E agora, que tomámos consciência de algumas coisas, vamos lá acabar com os meninos e meninas que desafinam, persistentemente, nas escolas de canto; com as meninas e meninos que, em vez de jogar futebol, nos treinos, fogem da bola; com os jovens que querem ser chefes de equipa, mas que mal sabem organizar o seu trabalho; com as crianças que querem ser dançarinas, mas que não fazem mais nada do que abanar o rabo como os cães; com as gentes a encher as editoras com originais cheios de erros, sem melodia, sem voz...
Parece cruel... Dito assim; parece, não parece?
Pois é isto que pensam a maior parte das pessoas que assistem a atuações - seja de que espécie for - sem talento. No entanto, não o dizem e não o expressam de nenhuma maneira. Porquê?
Porque é mal visto. Porque criou-se esta ideia utópica de que todos somos iguais - quando não somos; e que, por isso, todos deveremos poder fazer o que queremos fazer, pois com trabalho e esforço tudo se consegue.
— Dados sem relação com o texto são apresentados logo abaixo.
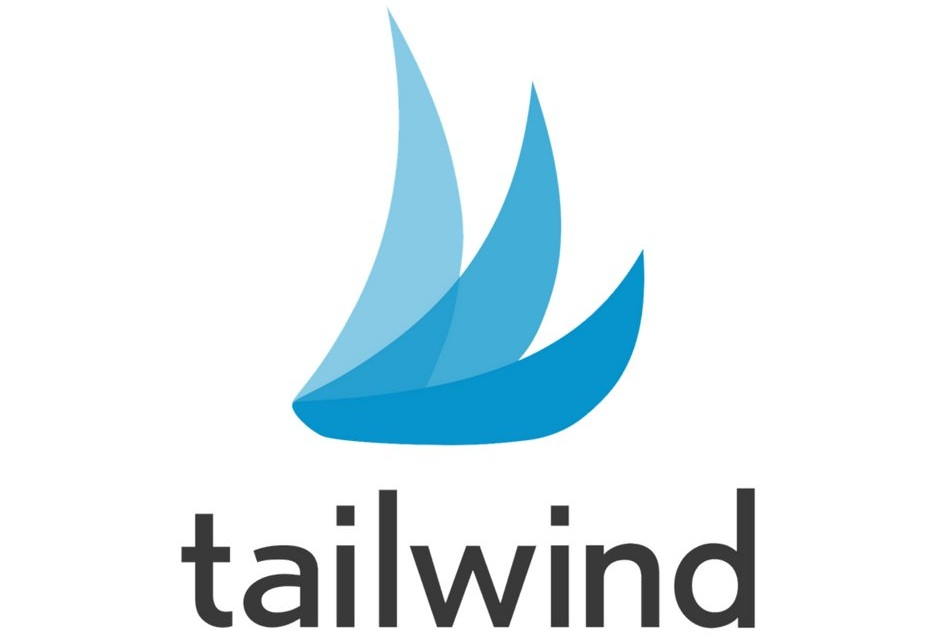 tailwind+for+outdoor+bloggers+scheduling+pinterest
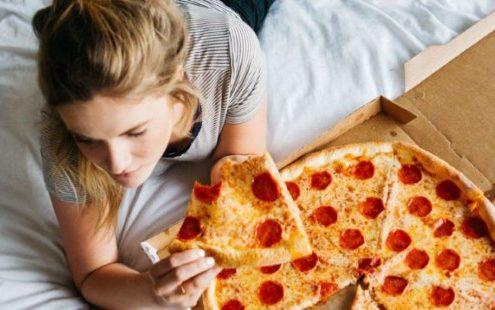 7 τρόποι να διαχειριστείς το stress eating
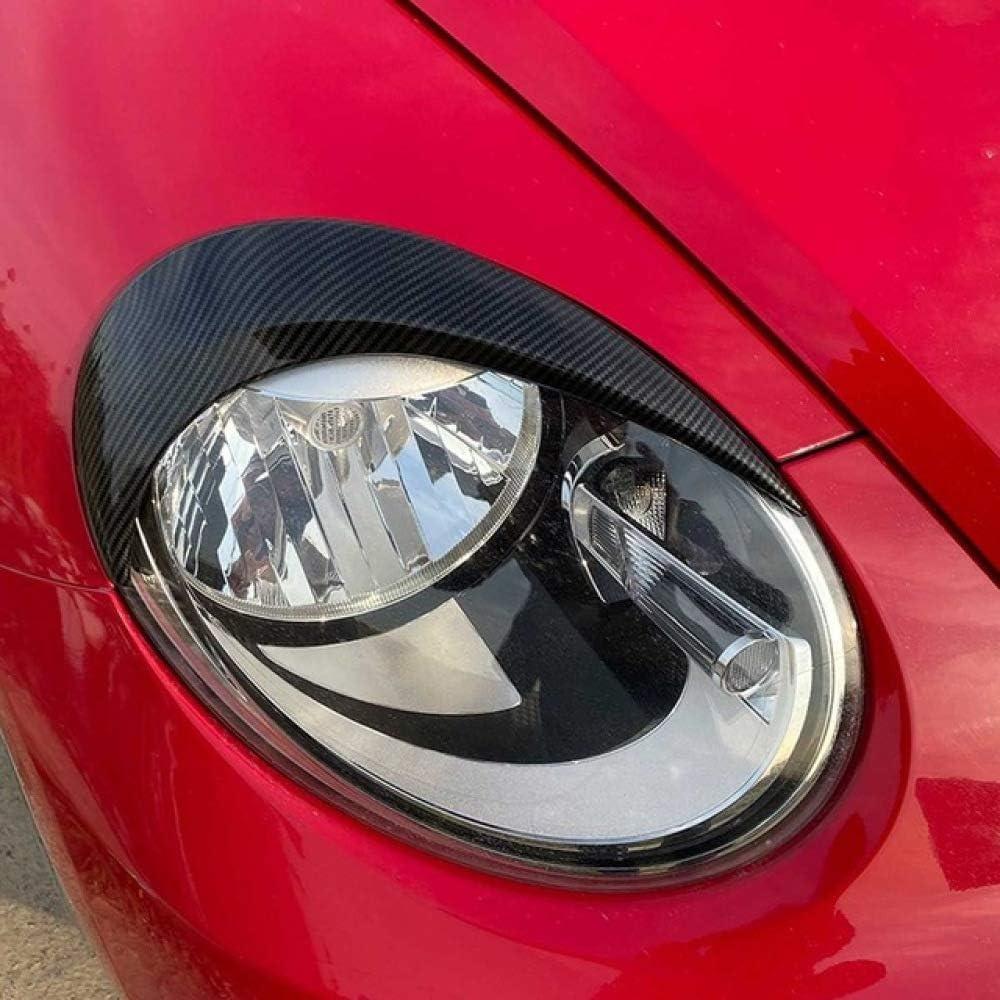 KJHDKJFH 1 Paar Auto Scheinwerfer Augenbrauen Abdeckung Trim Decal Dekor Scheinwerfer Augenbrauen Carbon Fiber schwarz Aufkleber./F/ür VW K/äfer 2012-2018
E existe um erro grande nesta premissa: confundiu-se a ideia de igualdade de direitos com a ideia de igualdade de capacidades.
O que todos temos - ou deveremos ter - são os mesmos direitos. E que direitos são esses?
Entre outros, o direito de prosseguir o nosso caminho na exploração dos nossos talentos; deixem, portanto - quem o tenta -, de querer condicionar as escolhas que somente cada um de nós tem a habilidade de fazer.
«Ah! E não sei quê... Mas não é isso que estás a tentar fazer?!»
Não. Deixem a criança desafinar umas quantas vezes, mas depois expliquem-lhe que ela não canta bem; se forem capazes. É que se foram os pais os principais entusiastas da carreira de cantora da criança, não o farão; a não ser que disto tudo tenham tomado consciência. E isto é igual para tudo o resto...
Eu acredito no Talento, e que o trabalho árduo pode distinguir-nos, mas entre iguais. O que eu não posso é continuar a deixar que acreditem que o trabalho árduo pode substituir o Talento, porque isso é uma das maiores farsas que se inventaram.
E, para terminar, deixo-vos com isto:
O nosso principal, e primeiro, Talento, é sabermos aquilo que viemos fazer a este mundo. Por isso, acredita em ti; em ti e não no que os outros te dizem, pois só tu sabes se estás no caminho certo.